Flawed Oversight Board Report Endorses NSA's General Warrants
The Privacy and Civil Liberties Oversight Board (PCLOB) issued a legally flawed and factually incomplete report late Tuesday that endorses Section 702 surveillance. Hiding behind the “complexity” of the technology, it gives short shrift to the very serious privacy concerns that the surveillance has rightly raised for millions of Americans. The board also deferred considering whether the surveillance infringed the privacy of many millions more foreigners abroad.
The board skips over the essential privacy problem with the 702 “upstream” program: that the government has access to or is acquiring nearly all communications that travel over the Internet. The board focuses only on the government’s methods for searching and filtering out unwanted information. This ignores the fact that the government is collecting and searching through the content of millions of emails, social networking posts, and other Internet communications, steps that occur before the PCLOB analysis starts. This content collection is the centerpiece of EFF’s Jewel v. NSA case, a lawsuit battling government spying filed back in 2008.

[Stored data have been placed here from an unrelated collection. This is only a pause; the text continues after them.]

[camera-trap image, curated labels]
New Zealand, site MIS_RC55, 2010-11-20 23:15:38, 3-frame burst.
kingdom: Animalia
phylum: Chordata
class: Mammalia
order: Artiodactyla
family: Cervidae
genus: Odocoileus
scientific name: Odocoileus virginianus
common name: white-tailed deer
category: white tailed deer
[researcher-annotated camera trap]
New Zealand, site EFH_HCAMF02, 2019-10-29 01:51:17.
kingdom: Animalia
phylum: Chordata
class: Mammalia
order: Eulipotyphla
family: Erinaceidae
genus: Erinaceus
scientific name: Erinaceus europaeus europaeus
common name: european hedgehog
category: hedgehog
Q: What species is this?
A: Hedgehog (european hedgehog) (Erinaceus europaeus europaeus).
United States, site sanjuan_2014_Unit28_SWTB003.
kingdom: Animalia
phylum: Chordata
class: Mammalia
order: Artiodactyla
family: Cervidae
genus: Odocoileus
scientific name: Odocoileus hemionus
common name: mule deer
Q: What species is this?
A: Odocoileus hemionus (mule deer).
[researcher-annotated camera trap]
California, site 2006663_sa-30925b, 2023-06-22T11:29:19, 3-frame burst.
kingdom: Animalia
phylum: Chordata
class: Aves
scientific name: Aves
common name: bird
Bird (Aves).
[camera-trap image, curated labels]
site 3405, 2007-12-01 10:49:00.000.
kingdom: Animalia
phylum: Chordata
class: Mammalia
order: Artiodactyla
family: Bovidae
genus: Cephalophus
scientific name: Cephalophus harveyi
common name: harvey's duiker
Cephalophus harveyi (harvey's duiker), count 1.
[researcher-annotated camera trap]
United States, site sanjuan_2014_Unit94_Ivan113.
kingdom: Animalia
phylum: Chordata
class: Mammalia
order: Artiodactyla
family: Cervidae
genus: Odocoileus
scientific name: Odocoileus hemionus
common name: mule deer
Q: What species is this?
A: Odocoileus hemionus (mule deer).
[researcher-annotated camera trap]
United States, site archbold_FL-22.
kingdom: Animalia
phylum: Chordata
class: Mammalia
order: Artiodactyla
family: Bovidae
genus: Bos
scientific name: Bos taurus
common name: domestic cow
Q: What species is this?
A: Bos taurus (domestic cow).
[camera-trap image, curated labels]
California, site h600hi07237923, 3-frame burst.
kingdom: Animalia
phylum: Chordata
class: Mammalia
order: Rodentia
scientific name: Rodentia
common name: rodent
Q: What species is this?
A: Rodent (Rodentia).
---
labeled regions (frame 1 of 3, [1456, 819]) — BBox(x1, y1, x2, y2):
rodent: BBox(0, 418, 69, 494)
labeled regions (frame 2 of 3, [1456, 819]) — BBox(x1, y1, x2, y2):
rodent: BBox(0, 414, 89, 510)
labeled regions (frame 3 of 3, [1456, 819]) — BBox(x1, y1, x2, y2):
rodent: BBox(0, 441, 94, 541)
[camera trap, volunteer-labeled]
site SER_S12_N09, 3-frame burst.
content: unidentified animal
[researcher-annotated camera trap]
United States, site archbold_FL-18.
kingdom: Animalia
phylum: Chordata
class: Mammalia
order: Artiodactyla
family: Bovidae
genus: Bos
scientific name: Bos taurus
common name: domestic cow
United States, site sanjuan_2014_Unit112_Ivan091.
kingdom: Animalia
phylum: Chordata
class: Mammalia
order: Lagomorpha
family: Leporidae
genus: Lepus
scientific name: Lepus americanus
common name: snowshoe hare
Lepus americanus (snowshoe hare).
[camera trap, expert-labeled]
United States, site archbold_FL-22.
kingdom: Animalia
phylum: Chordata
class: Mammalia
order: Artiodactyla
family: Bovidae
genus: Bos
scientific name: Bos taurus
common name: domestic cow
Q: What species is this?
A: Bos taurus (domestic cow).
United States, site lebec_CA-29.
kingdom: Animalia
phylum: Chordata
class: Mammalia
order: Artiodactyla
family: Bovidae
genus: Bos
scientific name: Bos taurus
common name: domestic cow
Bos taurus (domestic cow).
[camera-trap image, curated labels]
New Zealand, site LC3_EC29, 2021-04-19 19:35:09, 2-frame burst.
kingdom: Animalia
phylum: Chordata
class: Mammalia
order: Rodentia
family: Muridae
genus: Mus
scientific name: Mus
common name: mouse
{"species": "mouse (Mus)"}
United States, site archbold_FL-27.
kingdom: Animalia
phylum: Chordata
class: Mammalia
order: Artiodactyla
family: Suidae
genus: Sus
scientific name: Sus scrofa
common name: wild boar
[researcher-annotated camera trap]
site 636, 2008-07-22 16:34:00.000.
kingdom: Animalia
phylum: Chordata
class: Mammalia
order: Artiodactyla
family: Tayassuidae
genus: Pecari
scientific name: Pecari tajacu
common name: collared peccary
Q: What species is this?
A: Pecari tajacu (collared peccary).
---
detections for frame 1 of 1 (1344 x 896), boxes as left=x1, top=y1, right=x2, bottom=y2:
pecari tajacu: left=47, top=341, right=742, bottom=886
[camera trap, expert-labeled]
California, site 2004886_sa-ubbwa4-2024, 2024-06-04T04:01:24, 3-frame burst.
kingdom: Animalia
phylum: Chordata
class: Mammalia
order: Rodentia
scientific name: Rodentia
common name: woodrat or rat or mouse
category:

The board’s constitutional analysis is also flawed. The Fourth Amendment requires a warrant for searching the content of communication. Under Section 702, the government searches through content without a warrant. Nevertheless, PLCOB’s analysis incorrectly assumes that no warrant is required. The report simply says that it “takes no position” on an exception to the warrant requirement when the government seeks foreign intelligence. The Supreme Court has never found this exception.
PCLOB findings rely heavily on the existence of government procedures. But, as Chief Justice Roberts recently noted: "the Founders did not fight a revolution to gain the right to government agency protocols." Justice Roberts’ thoughts are on point when it comes to NSA spying—mass collection is a general warrant that cannot be cured by government’s procedures.
The PCLOB's proposed reforms for Section 702 are an anemic set of recommendations that will do little to stop excessive surveillance. For example, rather than rein in government communications searches, the PCLOB simply asks the NSA to study the issue.
The PCLOB report provides the public with much needed information about how the 702 program works. But the legal analysis is incorrect and the report fails to offer effective reforms. The government's collection and search of Americans' communications without a warrant or individually approved court order is barred by the Constitution and must be stopped. We look forward to continuing such arguments in Jewel v. NSA, our ongoing case against the NSA's mass spying programs.